Lorraine Station’s feedlot usage down

STATION MANAGER: Michael Crisp, Lorraine Station manager, 250km north of Cloncurry, said the feedlot, managed by his son Luke, could be hard to make profitable. Photos - Kelly Butterworth.
STATION MANAGER: Michael Crisp, Lorraine Station manager, 250km north of Cloncurry, said the feedlot, managed by his son Luke, could be hard to make profitable. Photos - Kelly Butterworth.

TRANSPORT logistics and access to meatworks are two of the main challenges limiting the success of northern feedlots in Queensland, according to Lorraine Station manager Michael Crisp.

Lorraine Station, 250km north of Cloncurry, is a mixed operation with beef cattle supported by irrigated farming and a feedlot. 

The 240,000 hectare property, owned by Lorraine Pastoral Company, is managed by Michael Crisp and James Lethbridge and the feedlot is managed by Luke Crisp. 

Lorraine Station's feedlot.

Lorraine Station's feedlot.

They run a crossbred Droughtmaster, Brahman, Santa Getrudis, Charbray and Angus herd with 17,000 breeders. It was 17 years ago the 7500 head accredited feedlot was built and while it ran at capacity in the beginning, it currently only has 1600 head on feed.

They supply an array of markets including live export and meatworks with slaughter cattle plus southern feedlots with feeders. 

Feedlot manager Luke Crisp.

Feedlot manager Luke Crisp.

Luke Crisp said they are using a corn silage-based ration with a mix of molasses, supplement, cotton seed and Rhodes grass hay. 
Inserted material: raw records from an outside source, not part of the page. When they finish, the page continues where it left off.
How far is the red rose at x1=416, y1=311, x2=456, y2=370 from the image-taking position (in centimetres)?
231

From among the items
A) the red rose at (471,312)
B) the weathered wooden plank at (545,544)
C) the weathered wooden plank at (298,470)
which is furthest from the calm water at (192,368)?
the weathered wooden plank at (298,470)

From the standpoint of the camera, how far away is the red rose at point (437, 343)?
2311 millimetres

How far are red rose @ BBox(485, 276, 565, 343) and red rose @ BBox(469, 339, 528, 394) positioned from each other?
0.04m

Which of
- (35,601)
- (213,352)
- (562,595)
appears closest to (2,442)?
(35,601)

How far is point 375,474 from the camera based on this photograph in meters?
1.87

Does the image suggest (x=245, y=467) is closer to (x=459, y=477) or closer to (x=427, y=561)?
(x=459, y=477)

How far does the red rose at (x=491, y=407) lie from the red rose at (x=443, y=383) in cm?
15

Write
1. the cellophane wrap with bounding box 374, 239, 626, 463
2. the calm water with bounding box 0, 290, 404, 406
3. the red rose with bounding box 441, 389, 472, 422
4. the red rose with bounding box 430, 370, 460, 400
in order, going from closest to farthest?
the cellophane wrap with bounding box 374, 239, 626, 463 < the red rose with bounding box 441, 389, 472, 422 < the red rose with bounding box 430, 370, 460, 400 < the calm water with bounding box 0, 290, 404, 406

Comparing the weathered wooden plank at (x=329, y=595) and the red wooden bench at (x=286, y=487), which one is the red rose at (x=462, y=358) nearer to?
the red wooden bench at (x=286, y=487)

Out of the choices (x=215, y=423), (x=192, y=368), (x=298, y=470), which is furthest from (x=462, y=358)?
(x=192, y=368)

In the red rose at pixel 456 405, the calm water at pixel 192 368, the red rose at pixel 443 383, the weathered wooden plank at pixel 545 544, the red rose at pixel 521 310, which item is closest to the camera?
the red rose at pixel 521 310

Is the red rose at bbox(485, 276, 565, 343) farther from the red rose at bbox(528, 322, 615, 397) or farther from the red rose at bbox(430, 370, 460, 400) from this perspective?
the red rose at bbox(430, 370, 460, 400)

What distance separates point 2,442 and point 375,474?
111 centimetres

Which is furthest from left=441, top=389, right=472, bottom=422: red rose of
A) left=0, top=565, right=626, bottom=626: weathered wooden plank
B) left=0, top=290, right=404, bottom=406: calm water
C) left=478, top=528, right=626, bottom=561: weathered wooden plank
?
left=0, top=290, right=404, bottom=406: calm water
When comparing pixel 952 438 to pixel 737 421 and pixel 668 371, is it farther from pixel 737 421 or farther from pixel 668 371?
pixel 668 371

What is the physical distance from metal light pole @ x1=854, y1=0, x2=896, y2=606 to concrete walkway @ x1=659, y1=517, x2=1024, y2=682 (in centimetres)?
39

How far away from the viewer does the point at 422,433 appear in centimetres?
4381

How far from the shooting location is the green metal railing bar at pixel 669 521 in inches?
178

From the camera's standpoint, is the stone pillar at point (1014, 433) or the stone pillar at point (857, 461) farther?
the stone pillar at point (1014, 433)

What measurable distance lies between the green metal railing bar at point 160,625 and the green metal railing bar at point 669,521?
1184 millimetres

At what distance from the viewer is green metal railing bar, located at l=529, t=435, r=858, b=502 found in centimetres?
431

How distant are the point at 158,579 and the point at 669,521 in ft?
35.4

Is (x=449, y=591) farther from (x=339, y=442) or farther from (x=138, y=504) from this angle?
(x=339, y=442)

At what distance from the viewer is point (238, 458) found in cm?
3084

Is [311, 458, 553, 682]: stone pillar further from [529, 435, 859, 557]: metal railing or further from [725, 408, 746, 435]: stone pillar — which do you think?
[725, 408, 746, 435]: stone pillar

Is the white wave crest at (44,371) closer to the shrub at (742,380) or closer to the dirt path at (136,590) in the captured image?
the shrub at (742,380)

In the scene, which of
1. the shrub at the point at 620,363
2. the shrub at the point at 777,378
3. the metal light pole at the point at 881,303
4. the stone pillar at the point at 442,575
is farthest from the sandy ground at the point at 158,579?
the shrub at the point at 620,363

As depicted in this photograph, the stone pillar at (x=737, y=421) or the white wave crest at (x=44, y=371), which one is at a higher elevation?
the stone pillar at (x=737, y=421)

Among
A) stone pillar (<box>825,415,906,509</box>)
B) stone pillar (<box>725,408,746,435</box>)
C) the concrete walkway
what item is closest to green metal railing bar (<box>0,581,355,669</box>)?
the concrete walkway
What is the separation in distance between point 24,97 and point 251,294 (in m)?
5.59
He said they truck in supplement and cotton seed, but it’s important to grow their own silage. 

Of all the challenges presented to feedlots in the north of Queensland, the cost of freight and the distance to ports plus meatworks are the main culprits behind Lorraine Station scaling back their feedlot. 

At the moment, most of the feedlot is made up of weaners who weighed less than 140kg when put on feed. 
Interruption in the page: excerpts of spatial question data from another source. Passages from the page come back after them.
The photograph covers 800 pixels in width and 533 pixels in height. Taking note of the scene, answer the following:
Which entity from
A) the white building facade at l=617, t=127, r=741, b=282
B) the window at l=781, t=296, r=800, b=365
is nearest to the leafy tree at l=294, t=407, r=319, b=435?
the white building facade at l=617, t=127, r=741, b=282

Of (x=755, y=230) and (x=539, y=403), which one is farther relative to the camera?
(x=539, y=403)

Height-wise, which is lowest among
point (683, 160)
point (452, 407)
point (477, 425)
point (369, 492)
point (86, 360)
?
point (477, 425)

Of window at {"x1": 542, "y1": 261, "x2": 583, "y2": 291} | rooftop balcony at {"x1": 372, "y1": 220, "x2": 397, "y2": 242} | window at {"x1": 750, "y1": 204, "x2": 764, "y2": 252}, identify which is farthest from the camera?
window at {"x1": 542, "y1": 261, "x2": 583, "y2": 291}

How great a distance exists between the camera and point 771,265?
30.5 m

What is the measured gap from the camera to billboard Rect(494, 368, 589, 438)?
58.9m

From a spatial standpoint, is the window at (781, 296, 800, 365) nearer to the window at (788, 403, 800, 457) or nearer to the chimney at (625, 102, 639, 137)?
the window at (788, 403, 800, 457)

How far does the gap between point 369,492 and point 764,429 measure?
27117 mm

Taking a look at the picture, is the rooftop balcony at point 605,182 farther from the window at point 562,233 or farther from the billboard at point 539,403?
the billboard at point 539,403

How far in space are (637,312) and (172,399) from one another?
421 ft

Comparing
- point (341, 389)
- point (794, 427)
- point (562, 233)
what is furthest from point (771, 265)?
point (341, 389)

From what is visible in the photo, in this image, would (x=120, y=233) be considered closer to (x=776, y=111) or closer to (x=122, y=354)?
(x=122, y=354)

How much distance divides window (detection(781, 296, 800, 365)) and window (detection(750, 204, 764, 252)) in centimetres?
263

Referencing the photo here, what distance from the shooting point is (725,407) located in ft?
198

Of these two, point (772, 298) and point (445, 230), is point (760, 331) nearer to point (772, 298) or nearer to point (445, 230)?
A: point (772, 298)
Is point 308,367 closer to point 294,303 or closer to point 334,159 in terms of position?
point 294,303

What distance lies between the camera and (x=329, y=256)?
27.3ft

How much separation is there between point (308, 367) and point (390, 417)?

The weaners currently in the feedlot.

The weaners currently in the feedlot.

“These ones are averaging about 9 to 10 kilogram of feed per head per day. They're in here for about 90 days roughly and they do around 1.2kg a day weight gain and a cost of $1.57 (per head) daily,” Luke Crisp said. 

The target weight for all cattle leaving Lorraine Station is 400 kilograms-plus unless dry seasons force an early turnoff. 
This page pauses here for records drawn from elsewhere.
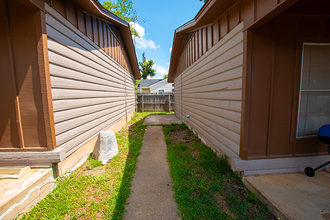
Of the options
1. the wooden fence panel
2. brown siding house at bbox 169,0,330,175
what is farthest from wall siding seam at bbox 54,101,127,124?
the wooden fence panel

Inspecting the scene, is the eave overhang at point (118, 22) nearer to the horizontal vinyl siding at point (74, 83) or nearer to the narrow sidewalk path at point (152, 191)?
the horizontal vinyl siding at point (74, 83)

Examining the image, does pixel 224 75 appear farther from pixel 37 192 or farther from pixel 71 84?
pixel 37 192

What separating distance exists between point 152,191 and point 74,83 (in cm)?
262

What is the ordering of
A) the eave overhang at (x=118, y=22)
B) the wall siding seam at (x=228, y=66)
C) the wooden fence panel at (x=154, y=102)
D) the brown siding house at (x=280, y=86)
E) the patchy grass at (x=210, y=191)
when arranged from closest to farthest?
the patchy grass at (x=210, y=191) < the brown siding house at (x=280, y=86) < the wall siding seam at (x=228, y=66) < the eave overhang at (x=118, y=22) < the wooden fence panel at (x=154, y=102)

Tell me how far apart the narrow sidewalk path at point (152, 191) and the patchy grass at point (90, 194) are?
137 millimetres

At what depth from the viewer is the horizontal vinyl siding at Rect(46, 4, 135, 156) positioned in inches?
98.7

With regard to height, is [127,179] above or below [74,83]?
below

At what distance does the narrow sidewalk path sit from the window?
2.41 meters

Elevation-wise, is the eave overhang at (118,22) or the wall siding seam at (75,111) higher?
the eave overhang at (118,22)

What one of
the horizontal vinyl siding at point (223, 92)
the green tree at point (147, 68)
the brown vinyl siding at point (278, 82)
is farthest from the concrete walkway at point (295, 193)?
the green tree at point (147, 68)

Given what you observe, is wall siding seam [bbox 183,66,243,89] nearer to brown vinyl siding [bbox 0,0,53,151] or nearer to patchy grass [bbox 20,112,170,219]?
patchy grass [bbox 20,112,170,219]

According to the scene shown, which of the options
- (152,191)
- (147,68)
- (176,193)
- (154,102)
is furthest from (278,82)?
(147,68)

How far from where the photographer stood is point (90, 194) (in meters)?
2.33

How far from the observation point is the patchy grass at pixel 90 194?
194cm
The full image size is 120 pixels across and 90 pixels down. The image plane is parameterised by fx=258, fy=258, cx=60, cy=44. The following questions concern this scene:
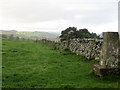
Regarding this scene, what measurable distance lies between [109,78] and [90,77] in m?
0.78

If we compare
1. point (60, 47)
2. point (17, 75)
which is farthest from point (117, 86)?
point (60, 47)

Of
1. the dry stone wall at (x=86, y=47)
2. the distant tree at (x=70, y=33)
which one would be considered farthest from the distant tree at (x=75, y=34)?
the dry stone wall at (x=86, y=47)

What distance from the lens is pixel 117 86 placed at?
26.2ft

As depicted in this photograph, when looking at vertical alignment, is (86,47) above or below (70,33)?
below

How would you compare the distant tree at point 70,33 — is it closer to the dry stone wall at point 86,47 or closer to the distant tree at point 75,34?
the distant tree at point 75,34

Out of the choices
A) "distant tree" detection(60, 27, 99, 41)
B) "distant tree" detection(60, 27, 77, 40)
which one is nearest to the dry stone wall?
"distant tree" detection(60, 27, 99, 41)

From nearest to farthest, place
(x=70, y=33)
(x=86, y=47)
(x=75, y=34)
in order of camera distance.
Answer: (x=86, y=47) → (x=75, y=34) → (x=70, y=33)

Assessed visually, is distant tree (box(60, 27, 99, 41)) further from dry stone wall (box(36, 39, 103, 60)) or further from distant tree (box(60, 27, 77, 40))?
dry stone wall (box(36, 39, 103, 60))

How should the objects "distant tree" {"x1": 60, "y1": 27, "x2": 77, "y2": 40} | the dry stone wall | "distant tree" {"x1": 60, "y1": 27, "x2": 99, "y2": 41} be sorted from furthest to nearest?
1. "distant tree" {"x1": 60, "y1": 27, "x2": 77, "y2": 40}
2. "distant tree" {"x1": 60, "y1": 27, "x2": 99, "y2": 41}
3. the dry stone wall

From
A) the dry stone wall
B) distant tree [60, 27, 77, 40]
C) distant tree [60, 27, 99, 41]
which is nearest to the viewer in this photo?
the dry stone wall

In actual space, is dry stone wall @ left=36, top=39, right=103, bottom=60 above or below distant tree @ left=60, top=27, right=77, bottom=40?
below

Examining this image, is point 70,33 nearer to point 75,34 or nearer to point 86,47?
point 75,34

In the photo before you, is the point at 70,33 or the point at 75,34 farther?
the point at 70,33


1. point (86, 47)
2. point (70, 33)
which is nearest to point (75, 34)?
point (70, 33)
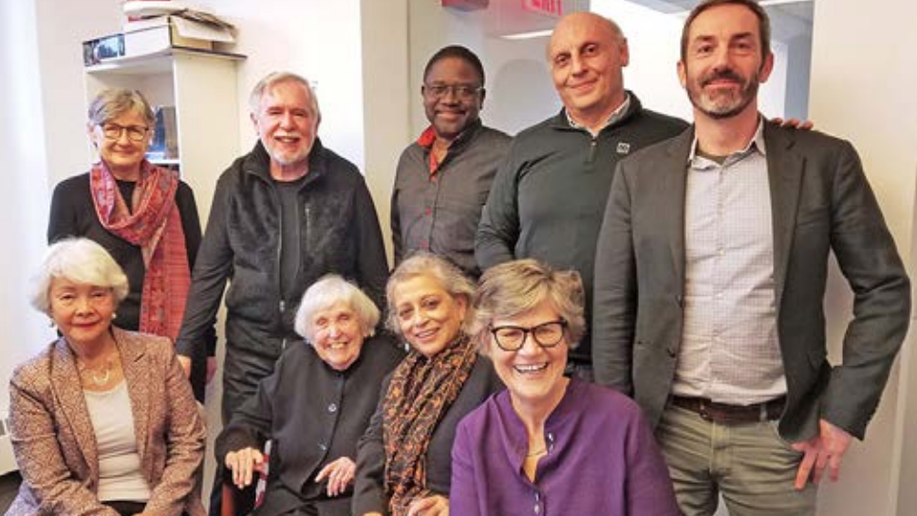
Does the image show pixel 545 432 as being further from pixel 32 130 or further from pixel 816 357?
pixel 32 130

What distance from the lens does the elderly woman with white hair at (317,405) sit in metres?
2.19

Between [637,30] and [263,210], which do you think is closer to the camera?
[263,210]

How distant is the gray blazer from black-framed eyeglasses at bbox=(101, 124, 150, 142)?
1701 mm

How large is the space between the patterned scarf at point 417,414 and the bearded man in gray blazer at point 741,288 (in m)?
0.39

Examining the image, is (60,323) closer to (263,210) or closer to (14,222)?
(263,210)

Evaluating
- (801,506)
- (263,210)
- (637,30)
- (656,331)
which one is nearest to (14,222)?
(263,210)

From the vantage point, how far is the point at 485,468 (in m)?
1.64

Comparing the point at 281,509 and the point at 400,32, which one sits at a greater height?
the point at 400,32

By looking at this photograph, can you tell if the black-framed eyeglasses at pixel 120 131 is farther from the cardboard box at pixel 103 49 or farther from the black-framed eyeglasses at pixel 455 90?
the black-framed eyeglasses at pixel 455 90

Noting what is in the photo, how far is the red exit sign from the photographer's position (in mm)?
3602

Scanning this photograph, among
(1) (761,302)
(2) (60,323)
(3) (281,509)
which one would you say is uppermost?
(1) (761,302)

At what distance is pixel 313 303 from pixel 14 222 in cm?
255

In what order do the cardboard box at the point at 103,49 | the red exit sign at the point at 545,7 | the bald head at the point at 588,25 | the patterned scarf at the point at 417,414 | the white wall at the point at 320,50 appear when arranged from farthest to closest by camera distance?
1. the red exit sign at the point at 545,7
2. the cardboard box at the point at 103,49
3. the white wall at the point at 320,50
4. the bald head at the point at 588,25
5. the patterned scarf at the point at 417,414

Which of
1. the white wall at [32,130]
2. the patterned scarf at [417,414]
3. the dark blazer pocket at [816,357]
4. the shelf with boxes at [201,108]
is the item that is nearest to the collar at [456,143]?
the patterned scarf at [417,414]
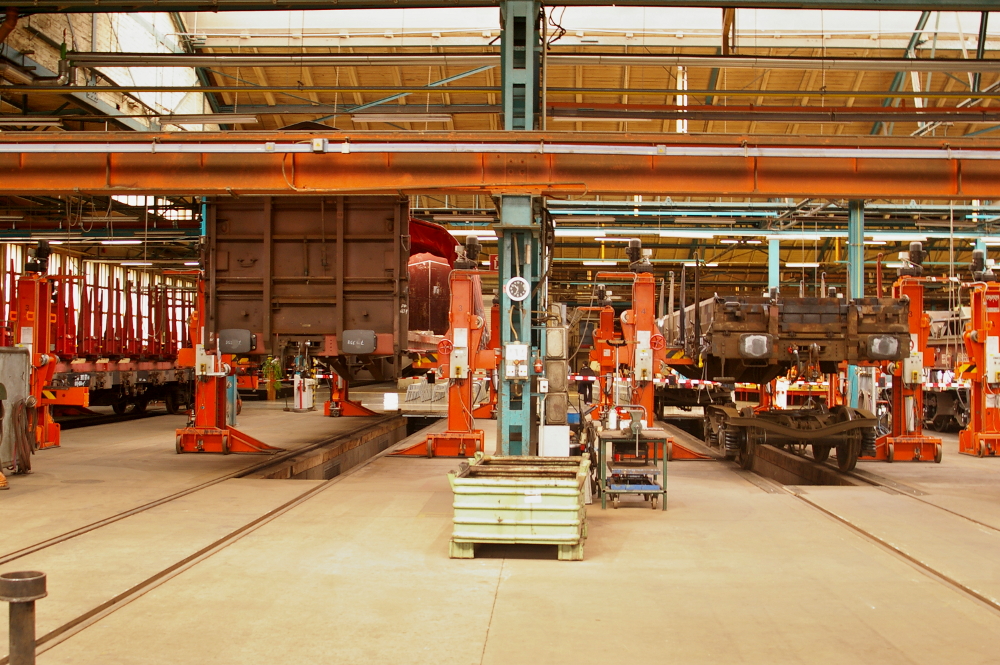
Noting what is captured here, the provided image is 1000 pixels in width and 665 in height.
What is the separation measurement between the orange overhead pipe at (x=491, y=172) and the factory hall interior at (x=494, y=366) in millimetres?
41

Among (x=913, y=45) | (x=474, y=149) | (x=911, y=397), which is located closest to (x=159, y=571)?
(x=474, y=149)

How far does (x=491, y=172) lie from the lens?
9844 mm

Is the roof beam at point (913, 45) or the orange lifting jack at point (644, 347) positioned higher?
the roof beam at point (913, 45)

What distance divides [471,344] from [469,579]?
282 inches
Michael Crisp said the viability of the feedlot depended on a lot of factors, but their biggest hurdle was logistics. 

“After the live export ban and as the cost of production went up plus returns went down, we've just used it (the feedlot) less and less,” he said. 

“Your killing facilities, especially for lotfed cattle, because basically you have to be located in Rockhampton or further south.

“Townsville doesn’t have the ability to distribute feedlot meat, so basically the freight on your imports and on your cattle freight adds to our cost a fair bit.”

Lorraine Pastoral usually sells finished cattle through Dinmore, 2000km away by road or rail.  

Lorraine Station, 250km north of Cloncurry.

Lorraine Station, 250km north of Cloncurry.

The other challenge facing the feedlot is the need to grow their own inputs.  

”It's also a cash flow problem - you've got to put out a fair bit of money the year before you want to feed it, because you have to have feed on hand for the next year,” Mr Crisp said. 

With crops harvested in August and September and the feedlot not operational during the wet season, he said there was little chance to use it the year of harvest. 

This year 150ha of corn silage was produced, yielding 45t/ha, for a total of 6500 tonne. Last year they grew 11,500 tonne.